The Running Man reveals itself to be in trouble as soon as characters open their mouths. Glen Powell must be noted here, as deeply miscast in the role of a deeply disenfranchised, constantly furious man. After many roles as a romantic charmer of a leading man, I suppose it’s understandable that he’d want to be cast against type, except that he works well in those other roles and just isn’t believable here. He doesn’t feel genuine.
Naturally, as Ben spends a lot of time on the run, he crosses paths with an ensemble cast of supporting characters, including Scott Pilgrim star Michael Cera, here a surprisingly credible underground revolutionary who offers Ben aid. He’s booby trapped his large house so he can have fun with the “goons” (what everyone calls the police in this film, right down to the brief sighting of graffiti that reads AGAB) once they inevitably catch up with them.
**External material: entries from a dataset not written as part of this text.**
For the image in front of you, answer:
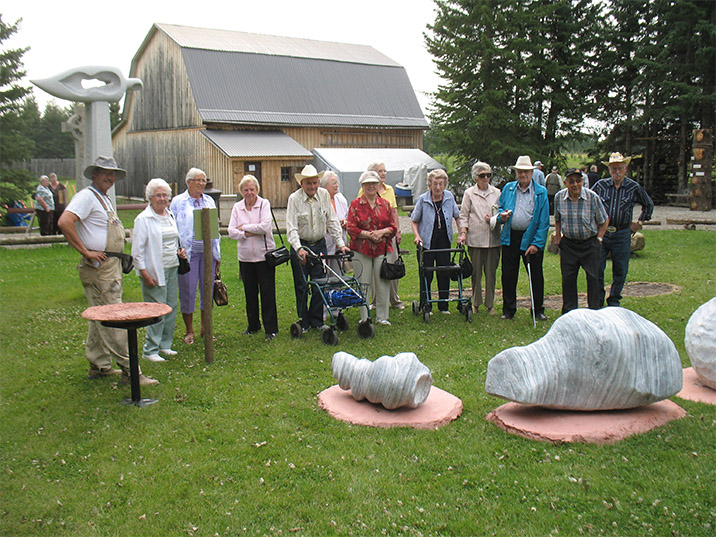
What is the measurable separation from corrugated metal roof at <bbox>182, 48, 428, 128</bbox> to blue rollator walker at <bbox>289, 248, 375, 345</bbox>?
21893mm

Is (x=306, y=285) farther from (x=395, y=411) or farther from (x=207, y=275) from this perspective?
(x=395, y=411)

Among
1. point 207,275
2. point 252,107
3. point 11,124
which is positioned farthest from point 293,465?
point 252,107

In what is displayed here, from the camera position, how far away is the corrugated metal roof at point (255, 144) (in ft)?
88.8

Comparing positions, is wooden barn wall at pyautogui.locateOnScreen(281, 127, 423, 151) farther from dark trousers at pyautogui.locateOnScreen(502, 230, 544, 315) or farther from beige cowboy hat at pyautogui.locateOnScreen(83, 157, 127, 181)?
beige cowboy hat at pyautogui.locateOnScreen(83, 157, 127, 181)

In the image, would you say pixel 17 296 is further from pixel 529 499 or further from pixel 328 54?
pixel 328 54

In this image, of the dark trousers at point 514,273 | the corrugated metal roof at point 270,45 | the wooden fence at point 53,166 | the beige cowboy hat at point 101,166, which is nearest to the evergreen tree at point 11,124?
the corrugated metal roof at point 270,45

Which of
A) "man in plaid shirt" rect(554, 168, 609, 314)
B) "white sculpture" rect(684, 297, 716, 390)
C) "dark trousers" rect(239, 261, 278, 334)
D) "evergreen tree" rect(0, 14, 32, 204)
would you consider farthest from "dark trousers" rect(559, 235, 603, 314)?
"evergreen tree" rect(0, 14, 32, 204)

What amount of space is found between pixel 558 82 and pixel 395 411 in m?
28.0

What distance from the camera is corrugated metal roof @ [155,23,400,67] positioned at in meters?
30.5

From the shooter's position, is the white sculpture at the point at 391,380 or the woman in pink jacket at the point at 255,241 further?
the woman in pink jacket at the point at 255,241

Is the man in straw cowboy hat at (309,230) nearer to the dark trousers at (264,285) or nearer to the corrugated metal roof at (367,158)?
the dark trousers at (264,285)

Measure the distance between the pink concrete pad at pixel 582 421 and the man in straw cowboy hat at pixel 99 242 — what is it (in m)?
3.46

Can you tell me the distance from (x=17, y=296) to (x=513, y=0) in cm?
2489

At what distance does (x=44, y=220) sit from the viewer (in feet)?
62.7
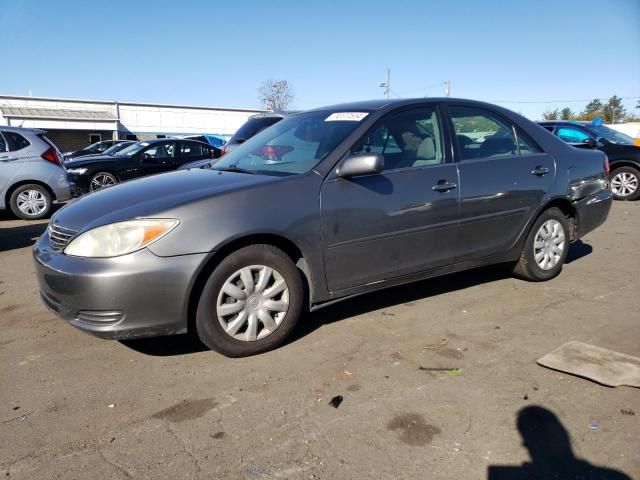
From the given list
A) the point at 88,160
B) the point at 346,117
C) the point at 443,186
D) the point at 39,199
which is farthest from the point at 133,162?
the point at 443,186

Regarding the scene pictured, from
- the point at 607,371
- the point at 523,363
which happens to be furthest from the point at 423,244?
the point at 607,371

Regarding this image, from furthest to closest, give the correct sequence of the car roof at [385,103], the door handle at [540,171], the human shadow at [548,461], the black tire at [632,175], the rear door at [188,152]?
the rear door at [188,152]
the black tire at [632,175]
the door handle at [540,171]
the car roof at [385,103]
the human shadow at [548,461]

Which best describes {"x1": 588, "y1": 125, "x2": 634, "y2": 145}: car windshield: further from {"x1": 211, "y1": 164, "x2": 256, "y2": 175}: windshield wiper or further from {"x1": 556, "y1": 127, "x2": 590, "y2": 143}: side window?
{"x1": 211, "y1": 164, "x2": 256, "y2": 175}: windshield wiper

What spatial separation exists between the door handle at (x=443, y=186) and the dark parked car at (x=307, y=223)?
18 millimetres

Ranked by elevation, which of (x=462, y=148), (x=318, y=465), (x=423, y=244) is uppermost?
(x=462, y=148)

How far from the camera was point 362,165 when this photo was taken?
3.56m

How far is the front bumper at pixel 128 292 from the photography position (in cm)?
303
This is one of the more engaging action set pieces in the film, but for the fact that it comes along way too late and has no critical need to be included in the plot whatsoever.
The first helper Ben comes to is his old friend Molie, played by the always dependable William H. Macy, who is given far too little screen time—he’s in maybe two scenes. Sean Hayes makes a single appearance as the host of another dehumanizing gameshow called Speed the Wheel, in which we see an overweight man literally run to death on a human-sized hamster wheel. Lee Pace plays the leading “Hunter” among those professionally hired to chase down The Running Man. Pace spends most of the movie with a mask over his face, and it’s eventually taken off like a big reveal, only to show a guy whose biggest part to date has been as Brother Day on the Apple TV series Foundation.
The Running Man is just a series of misguided choices at every turn. Very late in the film, Ben takes a woman hostage played by Emilia Jones, who was previously seen as the hearing daughter of deaf parents in the 2021 Best Picture winning CODA, and much more recently as Maeve, the antagoinist’s niece in the HBO limited series Task. This resume reveals a very talented young actor who can disappear into different parts, but the only explanation I can come up with this one was that she wanted to be part of an action blockbuster.
I think I can say with confidence that The Running Man is not fated to be a blockbuster, especially once regular audiences start to see it, and do not rave about it. The closest thing to a saving grace this movie has is several fairly exciting action set pieces; once the clunky exposition was out of the way and Ben was on the run, I found myself more engaged, and thought maybe that would turn me around on the thud of a note the movie starts on. This sensation was short lived, as the writing is so inexcusably rote. Characters don’t make logical choices, but rather make dumb moves transparently designed to keep the action going. This gets ratcheted up to such ridiculousness that there’s even a gun battle in an airplane cockpit.
And all this time The Running Man is presented as though it’s confidently entertaining us, while also being thematically provocative. It definitively fails on both those fronts, ultimately serving up only rehashed ideas and recycled platitudes.
Is he angry or confused? After seeing this movie, you’ll be both!